Ada nilai lain yang didapat Suharno ketika berani tampil berbeda. Meski awalnya sukar diterima pembeli, akhirnya nilai jual gerabahnya pun meningkat drastis. Jika gerabah polos biasa dijual 5.000 perak, Suharno dapat menjualnya 15.000 hingga 20.000 rupiah.

Saat ini ribuan bentuk kerajinan gerabah sudah pernah dibuat Suharno. Ia pun menjual gerabahnya dengan harga yang bervariasi mulai dari belasan ribu hingga puluhan juta tergantung ukuran dan rumitnya pembuatan.

Wariskan Budaya Pendahulu

Teknik putar miring tetap dipertahankan
Selain melestarikan peninggalan pendahulu, teknik putar miring tetap dipertahankan Suharno karena dapat membuat hasil kerajian gerabahnya lebih presisi.

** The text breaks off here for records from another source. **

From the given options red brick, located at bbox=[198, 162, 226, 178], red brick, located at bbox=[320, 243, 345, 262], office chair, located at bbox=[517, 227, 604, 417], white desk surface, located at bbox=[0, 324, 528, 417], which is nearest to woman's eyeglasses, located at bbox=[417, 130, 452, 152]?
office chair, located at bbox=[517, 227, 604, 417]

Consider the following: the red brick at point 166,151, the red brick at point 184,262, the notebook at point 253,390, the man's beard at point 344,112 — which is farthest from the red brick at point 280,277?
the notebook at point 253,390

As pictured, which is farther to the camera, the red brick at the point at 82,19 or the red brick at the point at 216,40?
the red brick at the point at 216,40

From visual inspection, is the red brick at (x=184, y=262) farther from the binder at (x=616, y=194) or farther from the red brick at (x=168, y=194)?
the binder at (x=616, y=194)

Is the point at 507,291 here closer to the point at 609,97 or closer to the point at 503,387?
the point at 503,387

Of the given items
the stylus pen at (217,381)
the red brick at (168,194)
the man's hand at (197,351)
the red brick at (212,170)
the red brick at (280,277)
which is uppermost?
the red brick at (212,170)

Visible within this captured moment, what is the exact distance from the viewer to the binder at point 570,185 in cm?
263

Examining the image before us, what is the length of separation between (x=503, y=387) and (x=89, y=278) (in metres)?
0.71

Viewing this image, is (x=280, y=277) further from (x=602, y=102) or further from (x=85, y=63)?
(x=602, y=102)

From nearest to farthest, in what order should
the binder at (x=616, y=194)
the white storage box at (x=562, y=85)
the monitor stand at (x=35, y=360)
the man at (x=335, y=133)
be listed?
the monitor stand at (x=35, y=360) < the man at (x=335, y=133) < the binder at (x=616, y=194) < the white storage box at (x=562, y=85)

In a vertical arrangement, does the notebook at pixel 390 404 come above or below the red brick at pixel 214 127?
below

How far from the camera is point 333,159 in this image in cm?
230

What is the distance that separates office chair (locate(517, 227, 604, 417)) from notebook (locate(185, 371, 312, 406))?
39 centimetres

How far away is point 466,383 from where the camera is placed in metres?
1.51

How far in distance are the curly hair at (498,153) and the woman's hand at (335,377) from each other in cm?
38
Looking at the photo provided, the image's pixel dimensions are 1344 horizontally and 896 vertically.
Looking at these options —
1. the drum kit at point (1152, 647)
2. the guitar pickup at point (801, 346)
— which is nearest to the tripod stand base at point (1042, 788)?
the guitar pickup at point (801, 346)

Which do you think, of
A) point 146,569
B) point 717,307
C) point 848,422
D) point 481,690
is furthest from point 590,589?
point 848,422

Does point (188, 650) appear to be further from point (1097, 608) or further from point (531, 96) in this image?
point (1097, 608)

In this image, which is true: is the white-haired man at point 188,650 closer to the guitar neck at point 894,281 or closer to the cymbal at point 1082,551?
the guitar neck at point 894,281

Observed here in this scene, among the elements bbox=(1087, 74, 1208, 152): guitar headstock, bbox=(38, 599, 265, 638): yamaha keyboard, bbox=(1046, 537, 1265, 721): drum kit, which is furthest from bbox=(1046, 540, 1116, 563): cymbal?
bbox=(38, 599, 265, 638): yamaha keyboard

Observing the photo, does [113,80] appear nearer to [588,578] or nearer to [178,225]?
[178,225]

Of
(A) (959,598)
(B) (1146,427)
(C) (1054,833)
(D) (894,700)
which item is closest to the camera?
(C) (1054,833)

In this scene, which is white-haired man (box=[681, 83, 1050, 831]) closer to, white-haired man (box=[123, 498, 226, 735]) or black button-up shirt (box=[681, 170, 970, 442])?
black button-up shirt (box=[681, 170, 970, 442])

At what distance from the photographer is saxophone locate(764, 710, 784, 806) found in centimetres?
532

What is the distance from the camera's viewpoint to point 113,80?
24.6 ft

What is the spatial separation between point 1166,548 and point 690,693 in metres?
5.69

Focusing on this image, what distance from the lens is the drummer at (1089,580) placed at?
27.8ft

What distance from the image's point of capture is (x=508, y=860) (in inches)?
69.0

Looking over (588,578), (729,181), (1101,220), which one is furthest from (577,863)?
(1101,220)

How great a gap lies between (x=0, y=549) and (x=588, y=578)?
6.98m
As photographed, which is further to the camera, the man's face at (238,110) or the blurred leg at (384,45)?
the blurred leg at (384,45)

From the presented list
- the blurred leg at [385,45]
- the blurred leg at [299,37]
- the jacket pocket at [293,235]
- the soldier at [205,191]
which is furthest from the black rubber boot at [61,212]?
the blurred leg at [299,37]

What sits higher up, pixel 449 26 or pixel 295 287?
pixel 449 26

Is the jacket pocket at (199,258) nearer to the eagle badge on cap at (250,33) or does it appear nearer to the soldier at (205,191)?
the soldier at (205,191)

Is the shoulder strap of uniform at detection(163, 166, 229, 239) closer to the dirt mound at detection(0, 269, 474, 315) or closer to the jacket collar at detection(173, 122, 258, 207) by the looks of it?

Suharno tetap menggunakan teknik putar miring yang sangat tersohor di sentra industri gerabah Desa Melikan, Bayat itu. Untuk pembatikkan, ia pakai cat tembok tertentu pada gerabah yang sudah jadi. Ia mendesain sendiri wadah kecap sebagai cantingnya. Semua dikerjakan secara manual hingga proses pengeringan dan penambahan glasir untuk membuat warna dan corak lebih terlihat.

Seperti mayoritas warga Desa Melikan, Suharno mengajarkan ilmunya kepada anggota keluarga. Bapak dua anak tersebut dibantu sang istri dan anak bungsunya untuk mengerjakan setiap pesanan.

“Sudah banyak anak muda yang memilih merantau ke kota besar dan meninggalkan kerajinan nenek moyangnya ini. Namun, saya berusaha keras membekali anak-anak dengan ilmu membuat gerabah. Itu sudah jadi kewajiban saya,” ungkap Suharno berkaca-kaca.

Teknik putar miring juga tetap digunakannya. Selain melestarikan teknik khas desanya, teknik tersebut juga membuat kerajinan gerabahnya lebih presisi. Ia bersyukur dianugerahi Desa Melikan, gerabah, teknik putar miring, dan tanah merah khas daerah Bayat. Ia anggap itu sebagai nikmat yang tak ternilai harganya.